Foreign makers, especially Toyota, are still attracting buyers for historic discounts but traffic has eased slightly for those dealers, too, Darvish said.

"We don't have as great an inventory as we're used to, but we have enough," Darvish said of hot-selling Toyota Corollas, Camrys and Tacoma pickups.

The Corolla ended July with an average supply of 34 days while the Camry supply averaged 38 days, Toyota spokeswoman Martha Voss said.

Domestic and foreign auto manufacturers remained cautious about boosting production. Memories remain fresh, especially among U.S. manufacturers, of unsold vehicles rushed to market in recent years in response to soaring gasoline prices.

Toyota is increasing production of key models by 65,000 vehicles, which are being shipped to dealers through September, Voss said.
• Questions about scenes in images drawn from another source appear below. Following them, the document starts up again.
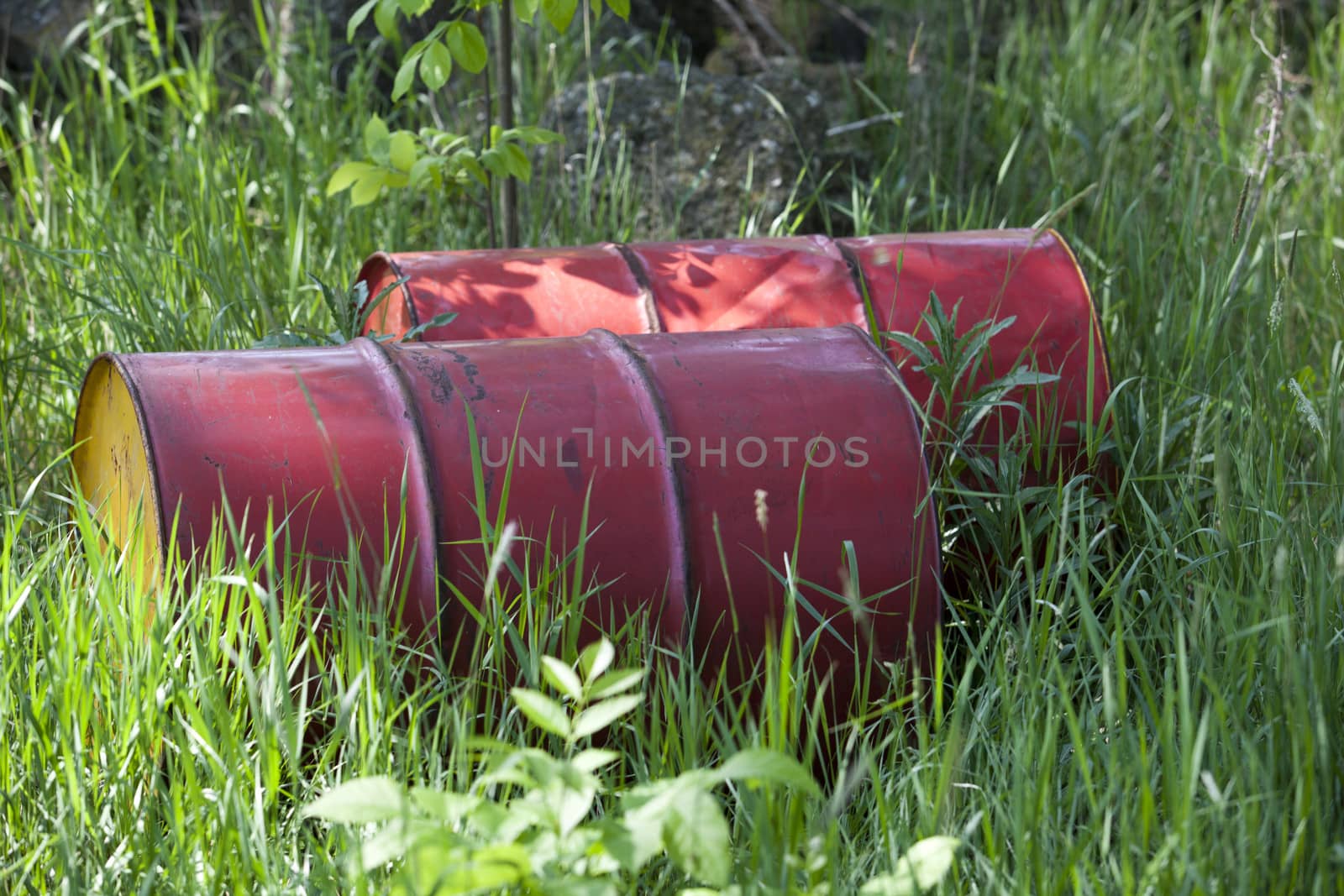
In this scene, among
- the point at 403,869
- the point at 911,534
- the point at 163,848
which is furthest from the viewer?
the point at 911,534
Ford's production is running ahead of last year and has said it will disclose plans in September about third quarter production.

GM already plans to increase third-quarter production across its vehicle lineup by 35 percent over the previous three months, officials said. Senior executives said on Tuesday production would go up even more later in the year, with plans to be announced by the end of the month.

U.S. Representatives Candice Miller and Fred Upton, both of Michigan where domestic manufacturers are based, are so concerned about shrinking inventories that they asked the Obama administration to intervene.

"The inventories of some automakers and dealers have been so depleted that the program's extension may be limited in its effectiveness," they wrote in a letter to Transportation Secretary Ray LaHood.

They asked that "clunker" rules be modified to allow consumers to reserve a rebate from the manufacturer for a newly ordered car or truck.

"This will allow consumers to purchase the vehicle they want even if it is not presently on the dealer's lot," they wrote.